Print verbatim the lines of the entries from the one containing "What is the" to the last, inclusive, and no others.

-------- Supplied material --------

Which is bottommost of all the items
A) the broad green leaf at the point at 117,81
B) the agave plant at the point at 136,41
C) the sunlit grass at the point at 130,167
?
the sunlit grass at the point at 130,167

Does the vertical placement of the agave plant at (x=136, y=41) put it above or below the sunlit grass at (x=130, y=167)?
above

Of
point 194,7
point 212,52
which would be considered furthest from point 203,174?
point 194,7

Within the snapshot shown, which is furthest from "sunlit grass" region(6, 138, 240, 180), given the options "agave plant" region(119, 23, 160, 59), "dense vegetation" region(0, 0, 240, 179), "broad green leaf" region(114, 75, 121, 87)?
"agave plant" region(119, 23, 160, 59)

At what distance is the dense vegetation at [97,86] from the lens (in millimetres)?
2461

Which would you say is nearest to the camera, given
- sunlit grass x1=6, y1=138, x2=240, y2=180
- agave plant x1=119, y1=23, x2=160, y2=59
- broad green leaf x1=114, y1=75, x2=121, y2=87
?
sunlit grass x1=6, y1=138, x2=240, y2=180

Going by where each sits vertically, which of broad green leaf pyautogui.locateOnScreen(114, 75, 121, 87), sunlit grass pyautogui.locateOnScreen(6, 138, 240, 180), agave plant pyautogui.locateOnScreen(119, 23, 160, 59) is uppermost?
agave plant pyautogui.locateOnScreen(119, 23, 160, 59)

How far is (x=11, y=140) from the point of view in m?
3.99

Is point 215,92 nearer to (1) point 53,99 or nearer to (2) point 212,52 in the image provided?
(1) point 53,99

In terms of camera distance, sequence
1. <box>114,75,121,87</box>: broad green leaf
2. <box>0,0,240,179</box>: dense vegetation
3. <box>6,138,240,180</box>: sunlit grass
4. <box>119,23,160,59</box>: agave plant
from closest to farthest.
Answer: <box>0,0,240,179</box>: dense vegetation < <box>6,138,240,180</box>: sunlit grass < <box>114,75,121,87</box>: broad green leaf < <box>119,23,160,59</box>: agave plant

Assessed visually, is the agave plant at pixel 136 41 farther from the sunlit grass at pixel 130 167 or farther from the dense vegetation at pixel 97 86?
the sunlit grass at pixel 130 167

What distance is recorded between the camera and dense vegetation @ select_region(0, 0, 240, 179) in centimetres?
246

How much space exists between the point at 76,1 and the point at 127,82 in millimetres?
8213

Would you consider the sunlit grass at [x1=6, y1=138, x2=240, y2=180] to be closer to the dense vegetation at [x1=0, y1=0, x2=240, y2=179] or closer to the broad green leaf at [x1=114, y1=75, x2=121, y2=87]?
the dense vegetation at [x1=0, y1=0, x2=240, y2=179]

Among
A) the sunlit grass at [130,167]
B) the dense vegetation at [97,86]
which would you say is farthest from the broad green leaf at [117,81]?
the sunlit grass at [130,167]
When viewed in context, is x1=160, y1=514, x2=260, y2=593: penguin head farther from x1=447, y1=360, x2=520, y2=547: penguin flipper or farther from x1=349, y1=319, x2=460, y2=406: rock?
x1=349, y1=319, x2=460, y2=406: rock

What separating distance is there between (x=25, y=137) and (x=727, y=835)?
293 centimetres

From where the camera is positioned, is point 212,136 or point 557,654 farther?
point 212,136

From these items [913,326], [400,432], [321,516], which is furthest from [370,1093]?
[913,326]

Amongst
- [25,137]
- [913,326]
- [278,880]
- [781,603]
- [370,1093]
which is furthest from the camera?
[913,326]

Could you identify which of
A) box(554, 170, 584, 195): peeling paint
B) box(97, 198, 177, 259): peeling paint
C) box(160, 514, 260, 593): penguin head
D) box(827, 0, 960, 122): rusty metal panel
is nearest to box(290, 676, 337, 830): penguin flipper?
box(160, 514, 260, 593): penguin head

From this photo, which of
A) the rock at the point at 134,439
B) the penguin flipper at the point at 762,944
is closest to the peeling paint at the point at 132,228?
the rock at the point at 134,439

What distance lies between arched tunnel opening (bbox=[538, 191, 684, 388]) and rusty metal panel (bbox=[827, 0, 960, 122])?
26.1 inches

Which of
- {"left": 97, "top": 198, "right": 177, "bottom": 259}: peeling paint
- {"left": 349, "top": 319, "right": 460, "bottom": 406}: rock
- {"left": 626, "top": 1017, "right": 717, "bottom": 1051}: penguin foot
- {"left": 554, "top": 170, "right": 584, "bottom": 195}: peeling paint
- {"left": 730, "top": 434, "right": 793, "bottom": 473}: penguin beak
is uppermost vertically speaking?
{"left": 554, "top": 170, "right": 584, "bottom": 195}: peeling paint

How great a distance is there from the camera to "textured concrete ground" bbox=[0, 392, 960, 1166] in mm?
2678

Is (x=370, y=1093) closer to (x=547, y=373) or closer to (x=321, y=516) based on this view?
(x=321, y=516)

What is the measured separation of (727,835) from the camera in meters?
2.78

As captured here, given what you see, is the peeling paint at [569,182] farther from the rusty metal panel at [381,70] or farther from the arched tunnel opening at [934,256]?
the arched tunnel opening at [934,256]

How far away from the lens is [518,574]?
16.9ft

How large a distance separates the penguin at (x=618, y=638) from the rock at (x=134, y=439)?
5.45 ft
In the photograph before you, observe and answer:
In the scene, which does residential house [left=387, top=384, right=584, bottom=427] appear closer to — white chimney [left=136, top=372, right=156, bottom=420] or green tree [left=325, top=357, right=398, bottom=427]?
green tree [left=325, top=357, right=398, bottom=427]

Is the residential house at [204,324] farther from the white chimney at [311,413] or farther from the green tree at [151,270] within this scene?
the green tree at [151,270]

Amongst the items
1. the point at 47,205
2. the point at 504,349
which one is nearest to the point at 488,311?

--------

Completed task:
What is the measured separation of (727,835) from the camera in meters?
2.78

As captured here, given what you see, is the peeling paint at [569,182] farther from the rusty metal panel at [381,70] or farther from the arched tunnel opening at [934,256]?
the arched tunnel opening at [934,256]

How far away from the lens is [518,574]?
16.9ft

How large a distance separates the penguin at (x=618, y=638) from the rock at (x=134, y=439)?
5.45 ft
In the photograph before you, observe and answer:
In the scene, which does residential house [left=387, top=384, right=584, bottom=427] appear closer to — white chimney [left=136, top=372, right=156, bottom=420] or green tree [left=325, top=357, right=398, bottom=427]?
green tree [left=325, top=357, right=398, bottom=427]

Is the residential house at [204,324] farther from the white chimney at [311,413] or farther from the green tree at [151,270] within this scene?
the green tree at [151,270]

Amongst the items
1. the point at 47,205
2. the point at 504,349
which one is nearest to the point at 488,311?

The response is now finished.